View Postthe Battle Cat, on 18 August 2016 - 01:46 PM, said:

A friends dog, a black lab, walked up to me one day and dropped a baby bird at my feet.  Not hurt, only wet from dog spit, I took it home and raised it because I figured he fell out of his nest and would die from starvation or thirst.  It was a baby robin and I knew their diet was worms and insects, but especially worms so I bought him fishing worms and showed him how to dig in the compost pile for bugs.  He was doing great until one day he wasn't.  I put him into a box with a window screen over the top so I could go to work, like I had for weeks, only this time I came home and he was dead as a door nail.  I think his neck was broken.  Anyway, several weeks after I brought him home I learned that the adults kick the baby out of the nest when they were still way immature and helpless.  The male takes care of the baby on the ground while the female cranks out a couple more eggs to hatch in the nest.  It's a survival strategy and I interrupted it big time, the little guy would have been just fine on the ground but in a fit of mercy I doomed him to a short life.  

Like your experience, we bonded and he was a great and responsive little friend who loved to hang out with me.  By the time I learned how robins survive, it was too late to let him go.  Dad was gone, and he wasn't able to take care of himself.  I decided to name him after one of the two things he was especially noted for, I chose the name "Eat" because it was more socially polite than calling him "popsnizzle".

Aww, poor little thing. Well, he had it good while he was with you and you really can't know what the situation truly was as to whether dad was even present or not or mom for that matter. Stuff happens to them too. That is interesting about how those birds do things though. i didn't know that. In Skippy's case, he was doomed if I didn't save him so I'm glad we found each other when we did.

By the way, I learned also that despite someone at the vet encouraging me to buy fishing worms for him which they do eat in the wild, a lot of them also die because of that. Those worms carry some disease the birds get that infects their throats. It is some kind of parasite I forget the name of now. That's why I get him mealworms because they do not carry that disease at all. Even if they did, it probably wouldn't survive in any dried worms but in any event, I found that mealworms are what is typically sold to people wanting to attract wild birds to their feeders and for some of them who don't benefit from seeds like starlings, mealworms are perfect.

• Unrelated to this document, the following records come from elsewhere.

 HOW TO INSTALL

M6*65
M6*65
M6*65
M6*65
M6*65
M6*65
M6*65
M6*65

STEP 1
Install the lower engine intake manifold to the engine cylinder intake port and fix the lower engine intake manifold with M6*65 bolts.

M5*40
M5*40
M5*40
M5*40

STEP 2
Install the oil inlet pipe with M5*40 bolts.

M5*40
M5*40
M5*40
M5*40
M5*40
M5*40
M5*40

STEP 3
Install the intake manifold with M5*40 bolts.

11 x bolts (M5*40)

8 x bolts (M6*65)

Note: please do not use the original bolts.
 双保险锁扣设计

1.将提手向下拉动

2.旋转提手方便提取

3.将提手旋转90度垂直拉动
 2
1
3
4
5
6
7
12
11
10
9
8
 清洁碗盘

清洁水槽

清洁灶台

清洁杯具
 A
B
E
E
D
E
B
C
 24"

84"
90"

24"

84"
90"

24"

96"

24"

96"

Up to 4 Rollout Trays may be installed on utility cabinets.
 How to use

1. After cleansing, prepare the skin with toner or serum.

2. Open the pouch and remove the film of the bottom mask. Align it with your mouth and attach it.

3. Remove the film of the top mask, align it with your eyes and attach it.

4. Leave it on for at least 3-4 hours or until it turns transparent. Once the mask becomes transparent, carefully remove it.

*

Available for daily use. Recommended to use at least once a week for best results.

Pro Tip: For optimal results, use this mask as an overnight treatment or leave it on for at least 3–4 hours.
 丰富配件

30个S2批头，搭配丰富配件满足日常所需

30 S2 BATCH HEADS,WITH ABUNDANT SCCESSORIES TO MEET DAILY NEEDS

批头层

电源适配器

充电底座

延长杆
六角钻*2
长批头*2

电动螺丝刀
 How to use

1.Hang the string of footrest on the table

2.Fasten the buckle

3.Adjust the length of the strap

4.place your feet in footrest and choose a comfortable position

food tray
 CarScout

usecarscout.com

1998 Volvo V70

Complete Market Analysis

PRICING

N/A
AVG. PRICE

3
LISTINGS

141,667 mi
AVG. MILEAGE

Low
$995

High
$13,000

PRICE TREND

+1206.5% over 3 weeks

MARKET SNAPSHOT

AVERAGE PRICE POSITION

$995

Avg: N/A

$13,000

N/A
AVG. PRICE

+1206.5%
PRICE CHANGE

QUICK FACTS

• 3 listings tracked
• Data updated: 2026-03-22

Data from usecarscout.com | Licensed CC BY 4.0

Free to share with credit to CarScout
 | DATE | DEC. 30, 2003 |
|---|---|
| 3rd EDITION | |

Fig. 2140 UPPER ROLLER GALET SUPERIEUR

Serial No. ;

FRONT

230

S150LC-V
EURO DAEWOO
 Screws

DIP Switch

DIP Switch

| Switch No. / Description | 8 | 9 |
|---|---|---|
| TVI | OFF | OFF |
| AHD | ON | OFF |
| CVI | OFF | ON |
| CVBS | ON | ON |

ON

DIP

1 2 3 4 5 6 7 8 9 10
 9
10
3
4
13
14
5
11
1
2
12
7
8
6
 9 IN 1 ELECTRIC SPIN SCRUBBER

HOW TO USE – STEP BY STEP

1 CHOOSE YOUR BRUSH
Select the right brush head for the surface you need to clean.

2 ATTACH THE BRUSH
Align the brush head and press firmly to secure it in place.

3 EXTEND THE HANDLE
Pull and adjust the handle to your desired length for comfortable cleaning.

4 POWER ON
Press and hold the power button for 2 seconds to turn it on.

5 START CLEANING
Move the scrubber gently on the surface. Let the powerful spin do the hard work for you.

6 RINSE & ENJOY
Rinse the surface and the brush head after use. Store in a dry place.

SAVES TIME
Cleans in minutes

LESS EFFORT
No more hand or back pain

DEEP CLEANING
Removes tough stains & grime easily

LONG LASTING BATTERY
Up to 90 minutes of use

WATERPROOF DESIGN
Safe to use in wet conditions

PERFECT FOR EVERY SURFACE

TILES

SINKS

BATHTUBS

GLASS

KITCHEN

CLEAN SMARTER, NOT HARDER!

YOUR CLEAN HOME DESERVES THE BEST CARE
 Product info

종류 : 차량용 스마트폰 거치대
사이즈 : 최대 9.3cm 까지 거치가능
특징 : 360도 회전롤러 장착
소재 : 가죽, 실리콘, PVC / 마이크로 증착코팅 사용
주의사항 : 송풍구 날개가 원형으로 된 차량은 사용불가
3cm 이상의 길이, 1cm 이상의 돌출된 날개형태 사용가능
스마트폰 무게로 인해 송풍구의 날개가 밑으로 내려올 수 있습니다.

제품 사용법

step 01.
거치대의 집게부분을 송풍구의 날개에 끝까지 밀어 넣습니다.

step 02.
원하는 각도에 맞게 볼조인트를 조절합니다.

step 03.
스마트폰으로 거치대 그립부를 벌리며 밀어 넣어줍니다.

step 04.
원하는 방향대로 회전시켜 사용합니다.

It was good of you to be so kind and try to help the little one out. Maybe you should think about rescuing a companion bird of some kind if you liked having one around. They make such wonderful company and there's always ones out there that people got who did not understand what they were getting into or for other reasons need to find homes for them.

I've always wanted to bring home an Umbrella Cockatoo and a Macaw as well. If I do that in the future, I'll go out of my way to rescue two needing good homes.